Step 1 — Observe the inconsistency Ampere's original law: ∮B·dl = μ_{0}I_c Problem: Draw two surfaces bounded by the same Amperian loop around a wire connected to a charging capacitor.

• Surface 1 (cuts the wire): enclosed current = I_c → gives B ≠ 0
• Surface 2 (passes through capacitor gap): enclosed current = 0 → gives B = 0 Same loop, two surfaces, two different answers — a fatal inconsistency.

Step 2 — Identify what's different about Surface 2 The capacitor gap has no charges crossing, but there IS a changing electric field. As the capacitor charges, E between the plates increases. This means dΦ_E/dt ≠ 0.

Step 3 — Introduce displacement current Define: Id = ε_{0}(dΦ_E/dt). Modify Ampere's law: ∮B·dl = μ_{0}(I_c + Id) = μ_{0}(I_c + ε_{0}dΦ_E/dt) Now both surfaces give the same answer (since Id through Surface 2 = I_c through Surface 1).

Step 4 — Write the wave equations With the four equations complete, Maxwell combined Faraday's law and the modified Ampere law:

• From Faraday: ∂E/∂x = –∂B/∂t
• From Ampere-Maxwell (in free space, I_c = 0): ∂B/∂x = –μ_{0}ε_{0}(∂E/∂t) Differentiating the first and substituting the second yields: ∂^{2}E/∂$x^{2}$ = μ_{0}ε_{0} (∂^{2}E/∂$t^{2}$)

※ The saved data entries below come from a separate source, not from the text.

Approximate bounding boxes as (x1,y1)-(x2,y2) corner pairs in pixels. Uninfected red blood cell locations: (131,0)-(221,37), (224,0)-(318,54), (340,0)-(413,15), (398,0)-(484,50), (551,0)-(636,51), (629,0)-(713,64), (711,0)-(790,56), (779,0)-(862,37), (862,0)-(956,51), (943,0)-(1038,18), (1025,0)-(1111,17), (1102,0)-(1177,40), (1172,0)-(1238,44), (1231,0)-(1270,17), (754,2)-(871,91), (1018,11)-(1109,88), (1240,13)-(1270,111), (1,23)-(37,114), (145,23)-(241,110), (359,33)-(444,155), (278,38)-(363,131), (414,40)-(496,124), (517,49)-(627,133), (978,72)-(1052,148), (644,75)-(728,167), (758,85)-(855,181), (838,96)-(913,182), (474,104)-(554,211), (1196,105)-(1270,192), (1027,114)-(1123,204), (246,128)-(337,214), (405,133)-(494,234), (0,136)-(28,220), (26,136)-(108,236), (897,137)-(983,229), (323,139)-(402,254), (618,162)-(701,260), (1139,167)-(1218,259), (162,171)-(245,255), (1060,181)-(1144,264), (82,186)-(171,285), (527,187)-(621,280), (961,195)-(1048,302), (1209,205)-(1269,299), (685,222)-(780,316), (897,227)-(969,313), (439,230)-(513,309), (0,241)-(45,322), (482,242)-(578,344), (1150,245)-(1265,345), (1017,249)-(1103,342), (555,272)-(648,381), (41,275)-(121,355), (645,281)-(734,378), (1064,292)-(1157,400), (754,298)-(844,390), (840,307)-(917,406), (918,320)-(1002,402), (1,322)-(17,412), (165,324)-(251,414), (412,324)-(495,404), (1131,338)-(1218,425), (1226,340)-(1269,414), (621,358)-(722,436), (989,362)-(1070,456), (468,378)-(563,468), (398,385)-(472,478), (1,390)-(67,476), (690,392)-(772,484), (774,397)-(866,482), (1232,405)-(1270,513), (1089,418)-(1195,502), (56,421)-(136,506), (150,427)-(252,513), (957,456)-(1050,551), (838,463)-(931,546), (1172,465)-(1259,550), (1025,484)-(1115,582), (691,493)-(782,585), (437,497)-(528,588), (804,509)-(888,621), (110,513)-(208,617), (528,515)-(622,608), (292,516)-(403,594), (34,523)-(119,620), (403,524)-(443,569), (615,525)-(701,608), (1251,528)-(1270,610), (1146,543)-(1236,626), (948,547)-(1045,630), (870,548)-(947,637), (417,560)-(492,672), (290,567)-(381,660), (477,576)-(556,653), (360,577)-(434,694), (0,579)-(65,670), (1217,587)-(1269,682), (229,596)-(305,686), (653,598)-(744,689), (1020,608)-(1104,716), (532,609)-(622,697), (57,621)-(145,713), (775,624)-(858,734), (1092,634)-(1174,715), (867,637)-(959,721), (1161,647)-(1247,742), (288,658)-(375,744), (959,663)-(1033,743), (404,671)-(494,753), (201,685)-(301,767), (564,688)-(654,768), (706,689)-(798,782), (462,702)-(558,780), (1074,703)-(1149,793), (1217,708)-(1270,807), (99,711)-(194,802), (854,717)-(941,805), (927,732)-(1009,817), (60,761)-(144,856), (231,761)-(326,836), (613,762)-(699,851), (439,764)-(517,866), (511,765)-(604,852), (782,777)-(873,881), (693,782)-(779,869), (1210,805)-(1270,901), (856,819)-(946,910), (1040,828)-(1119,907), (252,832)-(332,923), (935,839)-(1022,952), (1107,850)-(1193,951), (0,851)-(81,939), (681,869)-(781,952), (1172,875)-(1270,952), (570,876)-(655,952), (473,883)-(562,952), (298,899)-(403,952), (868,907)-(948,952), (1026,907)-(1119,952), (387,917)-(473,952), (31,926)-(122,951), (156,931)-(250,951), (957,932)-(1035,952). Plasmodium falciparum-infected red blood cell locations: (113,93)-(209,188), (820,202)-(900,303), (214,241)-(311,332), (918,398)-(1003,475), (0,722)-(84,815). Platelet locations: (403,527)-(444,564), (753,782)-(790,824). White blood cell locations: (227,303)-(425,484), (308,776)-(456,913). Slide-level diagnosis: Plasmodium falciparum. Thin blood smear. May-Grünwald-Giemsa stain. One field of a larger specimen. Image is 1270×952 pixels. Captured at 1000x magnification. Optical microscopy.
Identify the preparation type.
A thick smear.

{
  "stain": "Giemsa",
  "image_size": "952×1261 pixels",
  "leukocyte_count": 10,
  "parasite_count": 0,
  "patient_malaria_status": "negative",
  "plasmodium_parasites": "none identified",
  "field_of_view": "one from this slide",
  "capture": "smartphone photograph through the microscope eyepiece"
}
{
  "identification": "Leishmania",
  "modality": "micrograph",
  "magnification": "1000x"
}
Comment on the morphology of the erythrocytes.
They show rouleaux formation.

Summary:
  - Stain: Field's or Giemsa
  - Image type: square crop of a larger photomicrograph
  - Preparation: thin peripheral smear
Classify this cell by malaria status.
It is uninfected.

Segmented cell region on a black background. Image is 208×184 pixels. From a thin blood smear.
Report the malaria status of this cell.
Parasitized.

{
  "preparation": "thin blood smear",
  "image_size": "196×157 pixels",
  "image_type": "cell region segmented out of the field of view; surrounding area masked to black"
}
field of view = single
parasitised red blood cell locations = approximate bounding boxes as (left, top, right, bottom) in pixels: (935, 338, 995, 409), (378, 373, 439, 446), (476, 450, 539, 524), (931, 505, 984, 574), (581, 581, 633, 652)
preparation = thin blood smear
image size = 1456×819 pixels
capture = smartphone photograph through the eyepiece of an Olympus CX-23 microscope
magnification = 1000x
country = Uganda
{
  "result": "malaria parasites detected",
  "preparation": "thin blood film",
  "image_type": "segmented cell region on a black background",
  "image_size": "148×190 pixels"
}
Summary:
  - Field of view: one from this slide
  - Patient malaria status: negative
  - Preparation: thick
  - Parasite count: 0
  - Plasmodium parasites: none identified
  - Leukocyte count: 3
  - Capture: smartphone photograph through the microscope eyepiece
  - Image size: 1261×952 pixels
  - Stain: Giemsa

Step 5 — Recognise the wave equation This is the standard wave equation ∂^{2}y/∂$x^{2}$ = (1/$v^{2}$)(∂^{2}y/∂$t^{2}$), with: $v = \frac{1}{\sqrt{\mu_0 \varepsilon_0}} = \frac{1}{\sqrt{(4\pi \times 10^{-7})(8.85 \times 10^{-12})}} \approx 3 \times 10^8 \text{ m/s}$

Step 6 — The revelation The known speed of light was ~$3 \times 10^{8}$ m/s (measured by Foucault and Fizeau). Maxwell's calculated wave speed matches exactly. Conclusion: LIGHT IS AN ELECTROMAGNETIC WAVE. This was one of the greatest intellectual achievements in physics — uniting electricity, magnetism, and optics into one framework.